Possible error: seed not working with unet learner

@muellerzr I have tried it. However, after loading a saved model lr_find is showing a different plot each time that I execute the cell.

@WaterKnight see Sylvain’s response here:

Why would two runs give the same plot? LR Finder runs a mock training that has some randomness + the head of the model is randomly initialized. Unless you go out of your way to set the seeds before the two runs, you won’t get the same graphs/suggestions exactly.

Along with this you should probably re-seed between each call to lr_find as well to be safe. Also please do not make duplicate topics. We’re not ignoring it, we are trying to figure it out ourselves.

Sorry, my bad.

Even if the model is loaded previously, it adds some randomness to it??

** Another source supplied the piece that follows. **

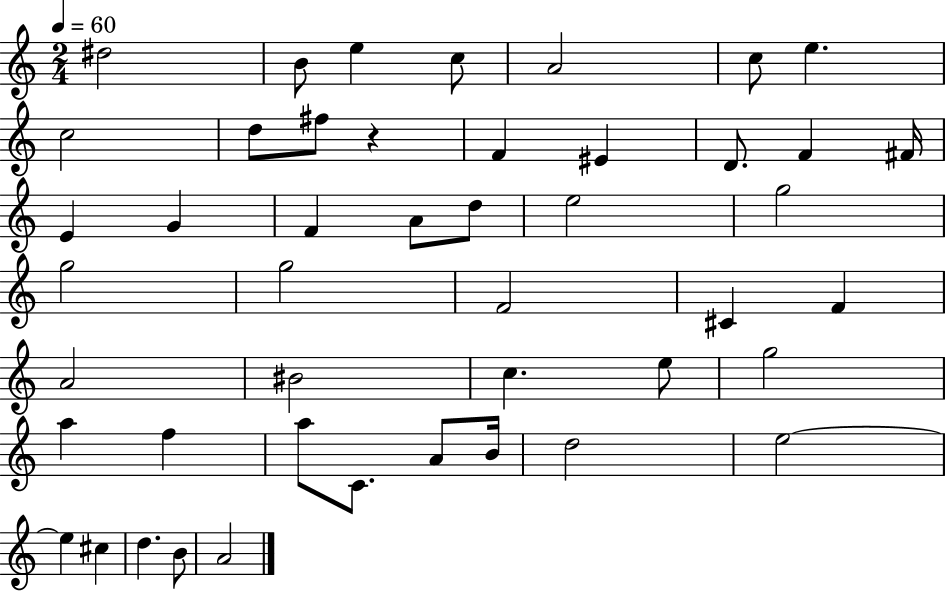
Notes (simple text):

D#5/h B4/e E5/q C5/e A4/h C5/e E5/q. C5/h D5/e F#5/e R/q F4/q EIS4/q D4/e. F4/q F#4/s E4/q G4/q F4/q A4/e D5/e E5/h G5/h G5/h G5/h F4/h C#4/q F4/q A4/h BIS4/h C5/q. E5/e G5/h A5/q F5/q A5/e C4/e. A4/e B4/s D5/h E5/h E5/q C#5/q D5/q. B4/e A4/h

You are just throwing two lines of codes without explaining to us what you are doing, so we are replying the best we can. You said you are creating a unet_learner (that where the random part is added) then running lr_find (which is random anyway).

The base algorithm to train model is called SGD and S is for stochastic. You should never expect to always get the same results because of that.

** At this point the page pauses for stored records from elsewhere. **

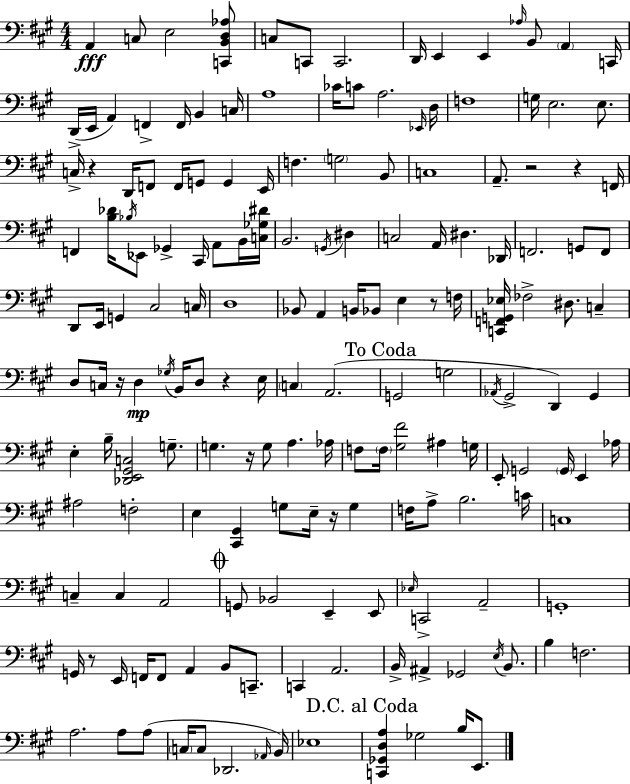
{
  \clef bass
  \numericTimeSignature
  \time 4/4
  \key a \major
  a,4\fff c8 e2 <c, b, d aes>8 | c8 c,8 c,2. | d,16 e,4 e,4 \grace { aes16 } b,8 \parenthesize a,4 | c,16 d,16->( e,16 a,4) f,4-> f,16 b,4 | \break c16 a1 | ces'16 c'8 a2. | \grace { ees,16 } d16 f1 | g16 e2. e8. | \break c16-> r4 d,16 f,8 f,16 g,8 g,4 | e,16 f4. \parenthesize g2 | b,8 c1 | a,8.-- r2 r4 | \break f,16 f,4 <b des'>16 \acciaccatura { bes16 } ees,8 ges,4-> cis,16 a,8 | b,16 <c ges dis'>16 b,2. \acciaccatura { g,16 } | dis4 c2 a,16 dis4. | des,16 f,2. | \break g,8 f,8 d,8 e,16 g,4 cis2 | c16 d1 | bes,8 a,4 b,16 bes,8 e4 | r8 f16 <c, f, g, ees>16 fes2-> dis8. | \break c4-- d8 c16 r16 d4\mp \acciaccatura { ges16 } b,16 d8 | r4 e16 \parenthesize c4 a,2.( | \mark "To Coda" g,2 g2 | \acciaccatura { aes,16 } gis,2-> d,4) | \break gis,4 e4-. b16-- <des, e, gis, c>2 | g8.-- g4. r16 g8 a4. | aes16 f8 \parenthesize f16 <gis fis'>2 | ais4 g16 e,8-. g,2 | \break \parenthesize g,16 e,4 aes16 ais2 f2-. | e4 <cis, gis,>4 g8 | e16-- r16 g4 f16 a8-> b2. | c'16 c1 | \break c4-- c4 a,2 | \mark \markup { \musicglyph "scripts.coda" } g,8 bes,2 | e,4-- e,8 \grace { ees16 } c,2-> a,2-- | g,1-. | \break g,16 r8 e,16 f,16 f,8 a,4 | b,8 c,8.-- c,4 a,2. | b,16-> ais,4-> ges,2 | \acciaccatura { e16 } b,8. b4 f2. | \break a2. | a8 a8( \parenthesize c16 c8 des,2. | \grace { aes,16 } b,16) ees1 | \mark "D.C. al Coda" <c, ges, d a>4 ges2 | \break b16 e,8. \bar "|."
}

To get two identical runs, follow the lines of codes I have given in the topic linked. They have been confirmed to work.

1 Like

This is what I am doing.

manual = DataBlock(blocks=(ImageBlock, MaskBlock(codes)),
                   get_items=partial(get_image_files,folders=[manual_name,test_name]),
                   get_y=get_y_fn,
                   splitter=FuncSplitter(ParentSplitter),
                   item_tfms=Resize((size,size)),
                   batch_tfms=Normalize.from_stats(*imagenet_stats)
                  )
dls = manual.dataloaders(path_images,bs=bs)

learn = unet_learner(dls, resnet34, metrics=[Dice(),JaccardCoeff()],wd=1e-2,
                     pretrained=True,normalize=True).to_fp16()

learn.load("stage-1")

learn.lr_find() 

Sorry, didn’t want to make you angry :disappointed_relieved: :disappointed_relieved: :disappointed_relieved:. Okey, I understand that SGB not makes results reproducibles.

However, I was just trying that my notebooks were fully reproducible owing to the fact that is for my final degree project.

Just add those three lines at the beginning:

set_seed(42)
torch.backends.cudnn.deterministic = True
torch.backends.cudnn.benchmark = False

I tested on code using CAMVID (since I don’t have your dataset) and got the exact same results twice in a row (graph + suggestions).

Make sure you are on fastai’s master with an editable install since the bug behind this was fixed yesterday only.

Thank you very much.

From what package is set_seed()???

set_seed(42)
torch.backends.cudnn.deterministic = True
torch.backends.cudnn.benchmark = False

I was using the function listed above for setting the seed:

I am installing fastai 2 with pip like this:
pip install git+https://github.com/fastai/fastai2

What do you mean by editable install?

That is the editable install (what you were doing I think). For the set_seed functionality see the torch_core module:

No set_seed comes from the torch_core module.

1 Like

Ah my bad, fixed the above link :slight_smile: thanks

What is the meaning of that??

A quick look at the FAQ for this forum will explain it:

The exact method he mentions is the GCP instructions, however the pip install of the git repository will do the same thing, as I mentioned just a minute ago.

Sorry, my english is bad!

In Learner base class the default value is Adam.

Is unet_learner using SGD instead of Adam?

No all Learners default to Adam

Looks like unet_learner does by default!

https://dev.fast.ai/vision.learner#unet_learner

I am still seeing strange things that I don´t understand.

This first model was trained with fit_once_cycle(10, slice(1e-5,1e-4)):
imagen

This second model was trained with fit_once_cycle(20, slice(1e-5,1e-4)):
imagen

Why they aren´t the same losses??? Looks like number of epoch is afecting the results. I have looked into the code of fit_one_cycle and doesn´t look that it affects.

If you change the number of epochs, the schedule of the learning rate is not the same, hence the different losses. See the doc of one cycle for more information (GitHub pages are down so I can’t point the docs directly, sorry).

ohhhh, it is an interesting behaviour that didn´t know. Good to know! With doc you mean dev.fast.ai?

I have executed a notebook of a week ago after updating fastai2 and I am getting different plots and errors!!! Has been any important update to fastai 2?